--- Start ---

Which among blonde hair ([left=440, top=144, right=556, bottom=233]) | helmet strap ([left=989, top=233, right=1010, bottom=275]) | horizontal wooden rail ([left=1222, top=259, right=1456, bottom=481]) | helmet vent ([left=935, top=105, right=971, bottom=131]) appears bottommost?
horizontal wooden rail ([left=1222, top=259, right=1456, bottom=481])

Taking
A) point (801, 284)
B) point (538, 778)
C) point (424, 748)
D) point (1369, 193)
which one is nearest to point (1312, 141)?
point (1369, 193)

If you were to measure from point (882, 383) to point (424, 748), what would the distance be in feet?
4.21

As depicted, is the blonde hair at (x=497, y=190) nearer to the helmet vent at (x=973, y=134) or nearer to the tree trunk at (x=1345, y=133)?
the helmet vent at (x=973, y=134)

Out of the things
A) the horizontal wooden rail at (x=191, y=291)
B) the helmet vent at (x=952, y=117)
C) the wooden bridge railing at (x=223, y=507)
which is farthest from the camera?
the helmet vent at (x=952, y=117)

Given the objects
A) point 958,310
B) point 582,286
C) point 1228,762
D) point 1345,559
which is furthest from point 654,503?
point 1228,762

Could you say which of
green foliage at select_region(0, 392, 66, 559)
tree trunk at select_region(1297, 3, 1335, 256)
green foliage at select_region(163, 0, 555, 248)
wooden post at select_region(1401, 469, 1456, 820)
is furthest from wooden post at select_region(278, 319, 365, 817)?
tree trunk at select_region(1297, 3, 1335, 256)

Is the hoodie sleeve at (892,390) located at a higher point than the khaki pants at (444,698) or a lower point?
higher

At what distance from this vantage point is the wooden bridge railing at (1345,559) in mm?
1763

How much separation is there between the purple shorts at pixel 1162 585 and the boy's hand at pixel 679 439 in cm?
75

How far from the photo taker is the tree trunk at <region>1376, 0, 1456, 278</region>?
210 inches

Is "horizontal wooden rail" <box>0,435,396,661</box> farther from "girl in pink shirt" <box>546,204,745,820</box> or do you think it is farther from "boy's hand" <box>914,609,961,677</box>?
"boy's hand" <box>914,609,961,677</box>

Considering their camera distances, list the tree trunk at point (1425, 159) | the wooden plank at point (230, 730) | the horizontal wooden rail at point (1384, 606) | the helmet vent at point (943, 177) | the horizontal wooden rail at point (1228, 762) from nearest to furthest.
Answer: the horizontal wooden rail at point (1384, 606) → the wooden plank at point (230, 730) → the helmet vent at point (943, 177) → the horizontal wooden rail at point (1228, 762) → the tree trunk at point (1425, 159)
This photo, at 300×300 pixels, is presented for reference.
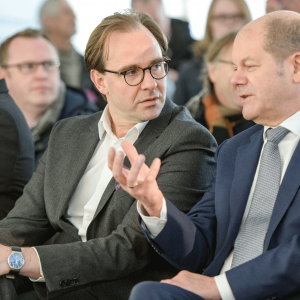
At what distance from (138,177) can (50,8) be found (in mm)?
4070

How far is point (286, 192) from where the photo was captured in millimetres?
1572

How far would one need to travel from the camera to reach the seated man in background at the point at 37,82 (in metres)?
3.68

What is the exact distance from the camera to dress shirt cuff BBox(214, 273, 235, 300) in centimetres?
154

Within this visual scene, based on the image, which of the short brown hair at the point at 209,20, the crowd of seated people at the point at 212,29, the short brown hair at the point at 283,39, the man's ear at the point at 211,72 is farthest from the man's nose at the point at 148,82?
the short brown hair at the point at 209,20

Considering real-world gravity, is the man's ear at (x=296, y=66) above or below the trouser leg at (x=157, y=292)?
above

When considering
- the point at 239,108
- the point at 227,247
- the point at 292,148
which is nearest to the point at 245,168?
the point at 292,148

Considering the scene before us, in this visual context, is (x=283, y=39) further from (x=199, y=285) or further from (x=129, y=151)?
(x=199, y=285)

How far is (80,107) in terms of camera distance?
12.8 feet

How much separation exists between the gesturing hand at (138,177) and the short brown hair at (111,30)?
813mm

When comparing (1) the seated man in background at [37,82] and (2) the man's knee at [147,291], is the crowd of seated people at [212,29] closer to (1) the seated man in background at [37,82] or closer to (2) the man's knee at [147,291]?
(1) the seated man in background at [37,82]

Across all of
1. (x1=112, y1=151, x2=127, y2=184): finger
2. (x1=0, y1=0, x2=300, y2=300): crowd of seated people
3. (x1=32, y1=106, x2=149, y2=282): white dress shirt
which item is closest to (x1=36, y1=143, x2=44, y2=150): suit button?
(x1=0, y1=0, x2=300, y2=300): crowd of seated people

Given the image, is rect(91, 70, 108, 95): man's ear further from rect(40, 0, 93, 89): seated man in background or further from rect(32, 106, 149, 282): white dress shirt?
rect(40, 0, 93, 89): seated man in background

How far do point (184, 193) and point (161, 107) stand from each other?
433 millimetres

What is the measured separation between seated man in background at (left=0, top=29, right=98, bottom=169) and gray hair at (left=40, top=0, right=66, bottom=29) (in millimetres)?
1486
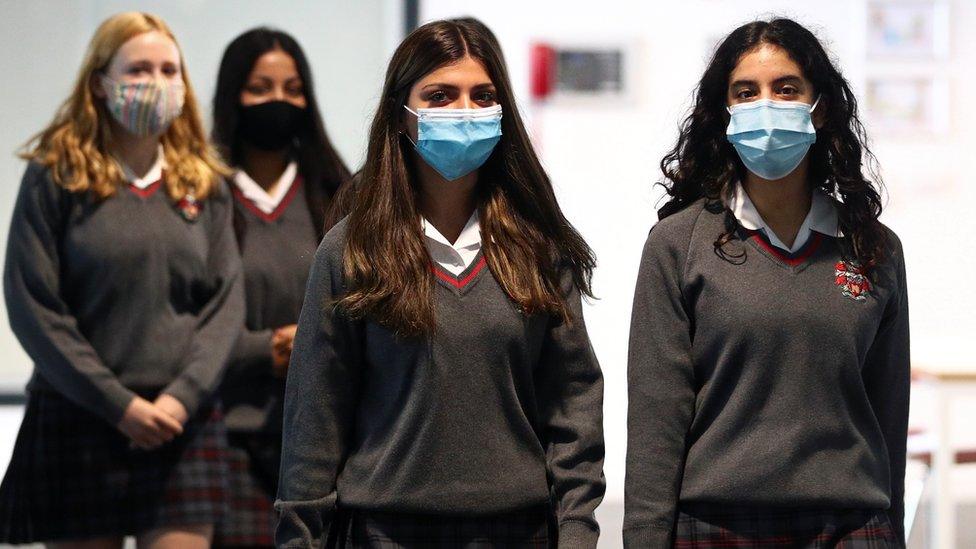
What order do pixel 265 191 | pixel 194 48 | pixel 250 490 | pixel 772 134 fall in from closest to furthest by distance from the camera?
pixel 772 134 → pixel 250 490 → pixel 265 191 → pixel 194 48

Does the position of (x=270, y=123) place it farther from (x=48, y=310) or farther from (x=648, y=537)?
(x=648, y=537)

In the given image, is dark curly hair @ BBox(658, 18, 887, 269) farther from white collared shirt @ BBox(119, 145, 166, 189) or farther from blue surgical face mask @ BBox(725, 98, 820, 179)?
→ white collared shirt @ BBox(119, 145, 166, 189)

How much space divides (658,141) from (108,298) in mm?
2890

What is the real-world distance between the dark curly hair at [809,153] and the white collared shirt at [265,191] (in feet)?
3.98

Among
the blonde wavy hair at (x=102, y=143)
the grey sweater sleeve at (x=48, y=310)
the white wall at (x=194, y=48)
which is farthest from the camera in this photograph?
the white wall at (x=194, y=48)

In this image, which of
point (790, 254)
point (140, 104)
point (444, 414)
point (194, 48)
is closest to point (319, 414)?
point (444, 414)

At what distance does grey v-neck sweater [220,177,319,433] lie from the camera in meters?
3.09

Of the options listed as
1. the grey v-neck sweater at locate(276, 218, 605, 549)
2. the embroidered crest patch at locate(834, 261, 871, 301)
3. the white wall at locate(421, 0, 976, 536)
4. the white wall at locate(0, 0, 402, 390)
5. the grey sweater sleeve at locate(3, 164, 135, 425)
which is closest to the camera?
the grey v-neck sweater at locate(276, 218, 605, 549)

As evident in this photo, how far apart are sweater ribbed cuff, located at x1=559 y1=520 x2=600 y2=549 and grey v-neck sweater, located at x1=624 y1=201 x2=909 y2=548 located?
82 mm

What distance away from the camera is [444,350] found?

--- End ---

* Stated task
Copy every line above word for word, without the pictures.

* Answer below
Which among blonde hair ([left=440, top=144, right=556, bottom=233]) | helmet strap ([left=989, top=233, right=1010, bottom=275]) | horizontal wooden rail ([left=1222, top=259, right=1456, bottom=481]) | helmet vent ([left=935, top=105, right=971, bottom=131]) appears bottommost?
horizontal wooden rail ([left=1222, top=259, right=1456, bottom=481])

Taking
A) point (801, 284)
B) point (538, 778)
C) point (424, 748)
D) point (1369, 193)
which one is nearest to point (1312, 141)?
point (1369, 193)

If you were to measure from point (882, 383) to point (424, 748), what would the distance be in feet?
4.21

As depicted, is the blonde hair at (x=497, y=190) nearer to the helmet vent at (x=973, y=134) or nearer to the tree trunk at (x=1345, y=133)?
the helmet vent at (x=973, y=134)

Out of the things
A) the horizontal wooden rail at (x=191, y=291)
B) the helmet vent at (x=952, y=117)
C) the wooden bridge railing at (x=223, y=507)
which is farthest from the camera?
the helmet vent at (x=952, y=117)

Given the objects
A) point 958,310
B) point 582,286
C) point 1228,762
D) point 1345,559
which is furthest from point 654,503?
point 1228,762

Could you say which of
green foliage at select_region(0, 392, 66, 559)
tree trunk at select_region(1297, 3, 1335, 256)
green foliage at select_region(163, 0, 555, 248)
wooden post at select_region(1401, 469, 1456, 820)
is furthest from wooden post at select_region(278, 319, 365, 817)?
tree trunk at select_region(1297, 3, 1335, 256)

Is the hoodie sleeve at (892,390) located at a higher point than the khaki pants at (444,698) or a lower point?
higher

At what distance from this vantage point is the wooden bridge railing at (1345,559) in mm?
1763

How much separation is there between the purple shorts at pixel 1162 585 and the boy's hand at pixel 679 439 in cm?
75

How far from the photo taker is the tree trunk at <region>1376, 0, 1456, 278</region>?
210 inches

Is "horizontal wooden rail" <box>0,435,396,661</box> farther from "girl in pink shirt" <box>546,204,745,820</box> or do you think it is farther from "boy's hand" <box>914,609,961,677</box>?
"boy's hand" <box>914,609,961,677</box>

Considering their camera distances, list the tree trunk at point (1425, 159) | the wooden plank at point (230, 730) | the horizontal wooden rail at point (1384, 606) | the helmet vent at point (943, 177) | the horizontal wooden rail at point (1228, 762) from nearest to furthest.
Answer: the horizontal wooden rail at point (1384, 606) → the wooden plank at point (230, 730) → the helmet vent at point (943, 177) → the horizontal wooden rail at point (1228, 762) → the tree trunk at point (1425, 159)
This photo, at 300×300 pixels, is presented for reference.
At what distance from (138,177) can (50,8) be found (in mm)?
4070

How far is point (286, 192) from where the photo was captured in millimetres?
1572

How far would one need to travel from the camera to reach the seated man in background at the point at 37,82 (in metres)?
3.68

What is the exact distance from the camera to dress shirt cuff BBox(214, 273, 235, 300) in centimetres?
154

Within this visual scene, based on the image, which of the short brown hair at the point at 209,20, the crowd of seated people at the point at 212,29, the short brown hair at the point at 283,39, the man's ear at the point at 211,72 is farthest from the man's nose at the point at 148,82?
the short brown hair at the point at 209,20

Considering real-world gravity, is the man's ear at (x=296, y=66) above or below the trouser leg at (x=157, y=292)?
above

When considering
- the point at 239,108
- the point at 227,247
- the point at 292,148
which is nearest to the point at 245,168?
the point at 292,148

Considering the scene before us, in this visual context, is (x=283, y=39) further from (x=199, y=285) or further from (x=129, y=151)?
(x=199, y=285)

How far is (80,107) in terms of camera distance?
12.8 feet

How much separation exists between the gesturing hand at (138,177) and the short brown hair at (111,30)?
813mm

When comparing (1) the seated man in background at [37,82] and (2) the man's knee at [147,291], is the crowd of seated people at [212,29] closer to (1) the seated man in background at [37,82] or closer to (2) the man's knee at [147,291]?
(1) the seated man in background at [37,82]

Across all of
1. (x1=112, y1=151, x2=127, y2=184): finger
2. (x1=0, y1=0, x2=300, y2=300): crowd of seated people
3. (x1=32, y1=106, x2=149, y2=282): white dress shirt
which item is closest to (x1=36, y1=143, x2=44, y2=150): suit button?
(x1=0, y1=0, x2=300, y2=300): crowd of seated people

Given the image, is rect(91, 70, 108, 95): man's ear further from rect(40, 0, 93, 89): seated man in background or further from rect(32, 106, 149, 282): white dress shirt?
rect(40, 0, 93, 89): seated man in background

How far do point (184, 193) and point (161, 107) stand from each other?
433 millimetres

What is the measured separation between seated man in background at (left=0, top=29, right=98, bottom=169) and gray hair at (left=40, top=0, right=66, bottom=29) (in millimetres)?
1486
What order do pixel 265 191 | pixel 194 48 | pixel 250 490 | pixel 772 134 fall in from closest to furthest by distance from the camera?
pixel 772 134 → pixel 250 490 → pixel 265 191 → pixel 194 48

Does the position of (x=270, y=123) place it farther from (x=48, y=310) or farther from (x=648, y=537)?
(x=648, y=537)

In the given image, is dark curly hair @ BBox(658, 18, 887, 269) farther from white collared shirt @ BBox(119, 145, 166, 189) or farther from blue surgical face mask @ BBox(725, 98, 820, 179)?
→ white collared shirt @ BBox(119, 145, 166, 189)

How much space divides (658,141) from (108,298) in mm?
2890

What is the real-world distance between the dark curly hair at [809,153] and the white collared shirt at [265,191] (in feet)?
3.98

Among
the blonde wavy hair at (x=102, y=143)
the grey sweater sleeve at (x=48, y=310)
the white wall at (x=194, y=48)
which is farthest from the camera in this photograph?
the white wall at (x=194, y=48)

In this image, which of
point (790, 254)
point (140, 104)
point (444, 414)
point (194, 48)
is closest to point (319, 414)?
point (444, 414)

At what distance does grey v-neck sweater [220,177,319,433] lie from the camera in meters?
3.09

Of the options listed as
1. the grey v-neck sweater at locate(276, 218, 605, 549)
2. the embroidered crest patch at locate(834, 261, 871, 301)
3. the white wall at locate(421, 0, 976, 536)
4. the white wall at locate(0, 0, 402, 390)
5. the grey sweater sleeve at locate(3, 164, 135, 425)
which is closest to the camera?
the grey v-neck sweater at locate(276, 218, 605, 549)

As evident in this photo, how far apart are sweater ribbed cuff, located at x1=559 y1=520 x2=600 y2=549 and grey v-neck sweater, located at x1=624 y1=201 x2=909 y2=548 located?
82 mm

What distance away from the camera is [444,350] found?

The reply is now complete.